Museo Athletic Club. Dentro de San Mamés. No hace falta ser del Athletic, pero ayuda. Es una hora larga y se puede combinar con la visita al estadio.
Museo de Reproducciones Artísticas. El gran desconocido del Casco Viejo, en una antigua iglesia. Tiene una copia a tamaño real del Partenón y de la Victoria de Samotracia. Barato, tranquilo y perfecto para una hora de refugio.
Planes sin entrada, sin reserva y sin prisa
Azkuna Zentroa. La antigua Alhóndiga. El atrio de las 43 columnas de Philippe Starck es de acceso libre y no hay dos iguales; solo eso ya justifica la parada. Dentro hay mediateca, exposiciones, cines y una piscina con el suelo de cristal que se ve desde abajo. Es el mejor sitio de Bilbao para dejar pasar un chaparrón sin gastar un euro.

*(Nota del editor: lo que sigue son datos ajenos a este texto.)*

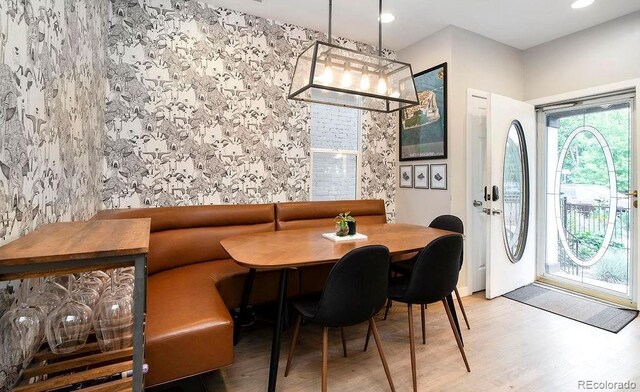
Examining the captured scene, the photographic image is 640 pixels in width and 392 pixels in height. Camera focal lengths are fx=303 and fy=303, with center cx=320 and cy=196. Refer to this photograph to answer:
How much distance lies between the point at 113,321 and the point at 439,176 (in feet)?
10.7

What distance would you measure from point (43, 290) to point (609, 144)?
15.6 ft

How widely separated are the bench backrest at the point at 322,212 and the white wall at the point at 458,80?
0.60 metres

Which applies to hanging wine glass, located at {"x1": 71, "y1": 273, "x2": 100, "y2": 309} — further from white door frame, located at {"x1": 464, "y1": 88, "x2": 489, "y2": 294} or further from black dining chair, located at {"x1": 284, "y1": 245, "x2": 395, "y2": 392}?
white door frame, located at {"x1": 464, "y1": 88, "x2": 489, "y2": 294}

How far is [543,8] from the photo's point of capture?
2934 millimetres

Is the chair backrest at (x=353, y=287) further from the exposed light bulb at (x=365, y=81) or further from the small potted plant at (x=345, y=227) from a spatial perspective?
the exposed light bulb at (x=365, y=81)

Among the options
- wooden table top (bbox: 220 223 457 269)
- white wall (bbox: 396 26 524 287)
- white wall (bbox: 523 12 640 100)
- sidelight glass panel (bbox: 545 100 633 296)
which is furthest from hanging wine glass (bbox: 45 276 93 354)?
white wall (bbox: 523 12 640 100)

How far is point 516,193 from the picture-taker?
3.63 meters

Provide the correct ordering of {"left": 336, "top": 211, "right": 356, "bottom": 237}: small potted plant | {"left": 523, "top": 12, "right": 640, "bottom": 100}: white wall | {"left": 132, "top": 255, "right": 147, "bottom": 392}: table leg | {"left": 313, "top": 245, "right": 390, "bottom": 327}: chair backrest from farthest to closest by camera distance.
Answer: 1. {"left": 523, "top": 12, "right": 640, "bottom": 100}: white wall
2. {"left": 336, "top": 211, "right": 356, "bottom": 237}: small potted plant
3. {"left": 313, "top": 245, "right": 390, "bottom": 327}: chair backrest
4. {"left": 132, "top": 255, "right": 147, "bottom": 392}: table leg

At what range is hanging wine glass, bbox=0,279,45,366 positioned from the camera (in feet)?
2.76

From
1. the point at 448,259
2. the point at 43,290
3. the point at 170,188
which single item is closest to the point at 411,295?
the point at 448,259

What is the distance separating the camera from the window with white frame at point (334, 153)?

Mercado de la Ribera. Cubierto, enorme y a pie de ría. Abajo el mercado de verdad; arriba, barras de pintxos donde se puede comer sin reserva y sin mojarse.
Zubiarte y el Corte Inglés. Poco romántico, muy eficaz. Si vas con gente cansada o con niños al límite, es un refugio con baños, cafetería y cine.
El truco de los de aquí: moverse sin empaparse
Bilbao se recorre entera casi a cubierto si sabes por dónde ir.
El metro es la mejor herramienta: las bocas de Norman Foster —los fosteritos— están pensadas justo para esto, y las estaciones son amplias y secas. Entre Abando y Casco Viejo hay una parada, y en superficie ese mismo trayecto son diez minutos de agua.
En el Casco Viejo, las Siete Calles tienen tramos con soportales y calles tan estrechas que los aleros te cubren media acera. En la zona de Ledesma y alrededores, casi todas las barras tienen toldo o terraza cubierta.
Y una recomendación práctica que no falla: aquí casi nadie usa paraguas grande. Con el viento de la ría duran una manzana. Chubasquero con capucha y a otra cosa.
Si vas con niños
El día de lluvia con críos tiene una regla: necesitas dos planes, no uno, porque el primero se agota en cincuenta minutos.
La combinación que mejor funciona es un museo con algo que tocar —Itsasmuseum o el Athletic— seguido de un sitio donde puedan sentarse y merendar sin que nadie les mande callar. Azkuna Zentroa cubre las dos cosas en el mismo edificio.
Y un plan que no está en las otras listas
A cinco minutos del metro de Casco Viejo, junto al Ayuntamiento, hay una cafetería donde viven gatos rescatados mientras esperan familia, y de hecho se pueden adoptar. Se llama El Salón de mi Casa y es el primer cat café de Bilbao.
Funciona bien un día de lluvia por un motivo muy concreto: es el único plan de esta lista en el que no miras algo, sino que te sientas y dejas que pase el rato. Se entra por franjas, con reserva recomendada, y hay varias formas de hacerlo según lo que te apetezca: una visita corta para desconectar (RELAX, 8 €), una visita con comida de por medio (GASTRO, 16 €; 19 € fines de semana, vísperas y festivos) o una pensada para peques de 6 a 10 años con su consumición incluida (KITTEN, 10 € por niño, 60 minutos). Están todas aquí, con lo que incluye cada una.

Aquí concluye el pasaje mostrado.